July 20, 2025

Blunders, Gaffes and Terrible Math: When Copy Editors Make Mistakes

My job, simply speaking, is to get things right. So there is no worse feeling than the realization that you have entered a correctable error into print and that a correction will appear a day or two later to proclaim, “Because of an editing error …” There is no escaping the page of the newspaper that you have marred; it reappears everywhere you look: blowing down the sidewalk, on a subway car, wrapped around the sea bass you’ve just bought at the market. There is no doubt that five years from now, I’ll buy something on eBay and it will come in a box padded with a scrap of The New York Times that says “Tom Udall of Utah.”

So how does this happen? In many wonderful and colorful ways. In this case, I’m pretty sure I typed “Udall” and then typed “Utah” because of the alliterative assonance. The brain plays funny tricks like that. You can be absent-minded: I have typed the first names of friends who have the same last name of the person I was actually writing about. Or you can simply be lazy: I misspelled both “Micheal Jordan” and “Wayne Gretsky” … in the same headline.

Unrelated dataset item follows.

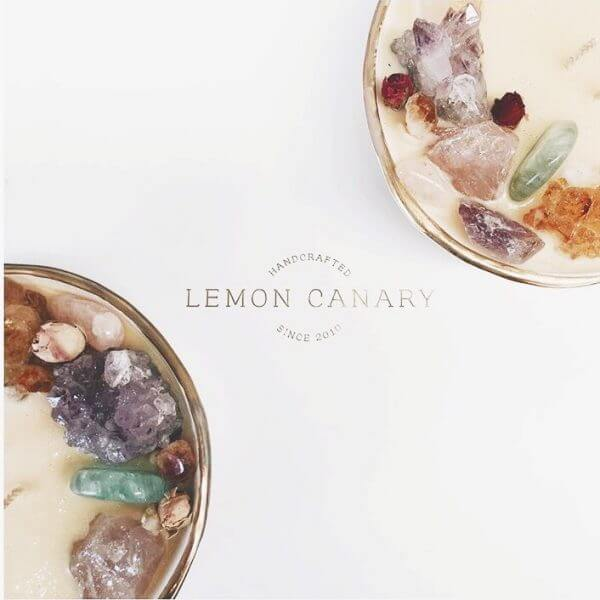 Lemon Canary crystal soy candle bowls with gold foil Lemon Canary logo in between.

The Times has strict policies on corrections: If it’s wrong, even if just for a few minutes online or in one edition of the print newspaper, it is supposed to get a correction. Reporters and editors are expected to self-report their mistakes, which can make you feel a little like Bart Simpson writing on the blackboard, “I will never misquote Shakespeare again.” But it is this dedication to accuracy that earns the trust of our readers.

The Corrections listings are one of the first things I read every day, and that is a common practice among many copy editors. It’s not necessarily an act of schadenfreude (but maybe a little) as much as it’s a daily reminder of the importance of diligence: Double-check your math. Look up even the most famous of quotations.

Reading through New York Times corrections is like taking a guided tour of journalism’s pitfalls. It’s where you discover the Ginsberg-Ginsburg Vortex, a black hole that has devoured many a journalist who has confused the names of the poet and the justice. And it’s a parallel universe in which former Secretary of State George P. Shultz has a “c” in his last name, and the Peanuts creator Charles M. Schulz has a “t.”